他回過頭來,繼續聽程廷罵他。
程廷對著鄔瑾連打帶罵,前往內宅後花園,一進花園,立刻收了手,以免別人看輕鄔瑾。
花園裡架著天棚,青石板小徑清掃出來,花草依舊伏在雪堆中,空曠之處擺放著四副桌椅,四周立有屏風,銅爐里銀炭燒的火紅,生生將一個冰天雪地燒出一片暖意。
既可賞雪,又不寒冷。
有人來來往往,都是錦衣華服,許多面孔鄔瑾也很熟悉,要麼是在趕考時同行過,要麼是在州學中同窗過。
這些人見了鄔、程二人,也上前寒暄說笑,王景華有心對鄔瑾熱情洋溢,以示自己把救命之恩記在心上,然而程廷在一旁吠吠不止,十分討厭,連站在程廷身邊的鄔瑾也看著不順眼起來。
程廷看他對鄔瑾不冷不熱,也是十分嫌惡,當即出言譏諷他是只癩蛤蟆。
王景華因為在館驛中讓火燎了,臉連著脖子那一塊都有火疤,令他的醜陋從十分增長到了十二分,旁人都不提,唯恐他不快,程廷卻是哪壺不開提哪壺,非得刺他一下。
他急赤白臉,立刻反唇相譏,奈何嘴皮子不利索,不過三句就落了下風。
石遠等人連忙上前勸解,程大姐夫趁機把程廷拉到一邊,也有滿腔心事要和程夫人的愛子講——他與程家大姐新婚一個月不到,程家大姐從娘家威風到了夫家,降伏了夫家上下,也讓大姐夫滿腹心酸淚。
然而程廷無暇傾聽他的心事,因為在涌動的人頭裡,他又看到了那個「姓丁的」。
丁家郎君和程家大哥站在一起,越發顯得小鳥依人,腦袋收拾的油光水滑,從頭到腳都很考究,洋溢著一股與程廷截然不同的精細。
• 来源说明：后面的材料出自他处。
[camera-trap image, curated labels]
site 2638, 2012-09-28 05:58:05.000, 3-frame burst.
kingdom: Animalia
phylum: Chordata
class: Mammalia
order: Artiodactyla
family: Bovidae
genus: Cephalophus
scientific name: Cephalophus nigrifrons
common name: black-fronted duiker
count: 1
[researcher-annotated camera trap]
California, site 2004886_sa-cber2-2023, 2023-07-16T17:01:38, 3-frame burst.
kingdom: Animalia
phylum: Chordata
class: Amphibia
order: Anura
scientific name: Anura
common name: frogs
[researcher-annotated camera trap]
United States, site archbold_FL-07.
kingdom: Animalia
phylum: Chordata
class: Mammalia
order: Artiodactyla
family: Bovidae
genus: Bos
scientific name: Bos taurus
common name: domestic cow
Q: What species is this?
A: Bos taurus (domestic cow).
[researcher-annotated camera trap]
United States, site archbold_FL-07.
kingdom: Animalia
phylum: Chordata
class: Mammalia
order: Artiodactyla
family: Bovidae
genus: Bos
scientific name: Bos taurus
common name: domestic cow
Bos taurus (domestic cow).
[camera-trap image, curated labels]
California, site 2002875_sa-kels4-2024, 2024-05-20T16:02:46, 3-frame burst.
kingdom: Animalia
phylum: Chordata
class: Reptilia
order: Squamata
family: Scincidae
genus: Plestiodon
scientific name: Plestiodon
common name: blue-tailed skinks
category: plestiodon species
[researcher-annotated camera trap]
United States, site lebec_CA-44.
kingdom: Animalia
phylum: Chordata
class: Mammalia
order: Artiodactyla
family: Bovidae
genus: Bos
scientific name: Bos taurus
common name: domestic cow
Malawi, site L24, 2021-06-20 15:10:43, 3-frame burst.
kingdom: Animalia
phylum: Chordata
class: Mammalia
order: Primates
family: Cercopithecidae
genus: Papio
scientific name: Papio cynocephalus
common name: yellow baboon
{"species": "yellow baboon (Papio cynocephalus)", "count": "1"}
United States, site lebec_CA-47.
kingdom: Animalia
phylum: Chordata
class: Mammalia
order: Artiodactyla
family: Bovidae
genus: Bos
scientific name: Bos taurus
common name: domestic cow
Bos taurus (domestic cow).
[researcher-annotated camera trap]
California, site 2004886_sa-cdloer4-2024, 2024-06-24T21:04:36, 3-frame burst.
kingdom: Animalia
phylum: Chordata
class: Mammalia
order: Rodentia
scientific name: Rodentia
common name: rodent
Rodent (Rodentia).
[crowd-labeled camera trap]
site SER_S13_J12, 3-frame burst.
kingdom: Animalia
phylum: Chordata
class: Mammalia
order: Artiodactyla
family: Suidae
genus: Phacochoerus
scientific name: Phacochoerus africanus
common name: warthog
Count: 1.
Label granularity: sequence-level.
程廷只看一眼,心胸立刻縮小成了針眼,見不得程大姐夫那個面孔通紅的樣子,酸溜溜道:「大姐夫情場得意,人都胖了。」
大姐夫的滿腔苦悶讓這一句話憋回了肚子裡。
程廷拉住鄔瑾,要哭不哭地抽了一鼻子:「咱們走。」
正是亂糟糟之時,諸漕官、監當官、推官、判官,談笑風生而來。
天氣寒冷,又是家宴,官員們身穿常服,又因為驟然變化的局勢,都顯出劫後餘生的快樂——幸虧王知州多次上書,從京都廣備攻城作要來了震天雷,否則哪有如此輕易擊退金虜。
金虜既退,他們才得以從容備戰明年戰事。
諸官一來,場中的少年、青年、壯年全都停止互啄、吹牛、做作,坐著的起了立,站著的拱著手,打招呼的聲音此起彼伏。